Luis Fernando Granados

Luis Fernando Granados

Profesor del Doctorado en Historia y Estudios Regionales y de la Maestría en Ciencas Sociales del Instituto de Investigaciones Histórico-Sociales, Universidad Veracruzana

lugranados@uv.mx

Fighting (over) Tenochtitlan: Fact, myth, and meaning of a proverbial battle

Abstract:

It’s not easy to read Cortés. He’s indeed Mesoamerica’s Caesar—Keegan’s Caesar, though. That is, he’s not a historian, not even a chronicler. He’s rather a self-aggrandizing politician. Thus he tells an implausible story about the battle for Tenochtitlan-Tlatelolco in 1521—a fantasy, really. It’s not just that his “allies” were in fact the campaign’s driving force; it’s that the city’s destruction was a rhetorical requirement. A new Spain required a clean slate, just as Carthage needed to be razed for Rome to emerge. That’s what he offered; that’s what until recently has been accepted as history. Reading Cortés against the grain could help us to think about the “Conquest” differently—about the “Conquest” of Tenochtitlan-Tlatelolco but also about the “Conquest” of New Spain-Mexico as a whole.

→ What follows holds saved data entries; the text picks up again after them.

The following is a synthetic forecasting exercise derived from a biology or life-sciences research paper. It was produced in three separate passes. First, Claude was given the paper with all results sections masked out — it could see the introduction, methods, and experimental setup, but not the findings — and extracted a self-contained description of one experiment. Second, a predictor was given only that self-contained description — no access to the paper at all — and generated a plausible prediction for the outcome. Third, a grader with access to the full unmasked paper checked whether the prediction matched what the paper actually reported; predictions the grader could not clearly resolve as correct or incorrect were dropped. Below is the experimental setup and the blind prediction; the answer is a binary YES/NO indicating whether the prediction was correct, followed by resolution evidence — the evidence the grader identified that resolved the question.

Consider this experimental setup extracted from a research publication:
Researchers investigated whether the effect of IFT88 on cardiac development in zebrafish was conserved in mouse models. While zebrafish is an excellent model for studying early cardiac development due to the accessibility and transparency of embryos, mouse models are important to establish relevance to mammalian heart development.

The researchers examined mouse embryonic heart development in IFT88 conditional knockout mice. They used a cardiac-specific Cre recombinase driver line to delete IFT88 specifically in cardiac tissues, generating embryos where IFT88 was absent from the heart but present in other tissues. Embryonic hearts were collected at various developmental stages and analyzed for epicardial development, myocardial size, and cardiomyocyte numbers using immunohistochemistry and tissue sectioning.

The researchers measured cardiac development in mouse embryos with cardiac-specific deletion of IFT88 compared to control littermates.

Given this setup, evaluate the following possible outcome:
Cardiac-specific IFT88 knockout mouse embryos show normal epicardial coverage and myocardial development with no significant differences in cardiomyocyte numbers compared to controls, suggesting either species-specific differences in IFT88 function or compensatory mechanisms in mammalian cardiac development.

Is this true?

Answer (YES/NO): NO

Luis Fernando Granados teaches history at the Universidad Veracruzana in Xalapa, Mexico. He received his PhD from Georgetown University in 2008, with a dissertation on “Cosmopolitan Indians and Mesoamerican Barrios in Bourbon Mexico City: Tribute, Community, Family, and Work in 1800.” He is the author of two books: Sueñan las piedras: Alzamiento ocurrido en la ciudad de México, 14, 15 y 16 de septiembre, 1847 (Ediciones Era), published in 2003, and En el espejo haitiano: Los indios del Bajío y el colapso del orden colonial en América Latina (Ediciones Era), published in 2016.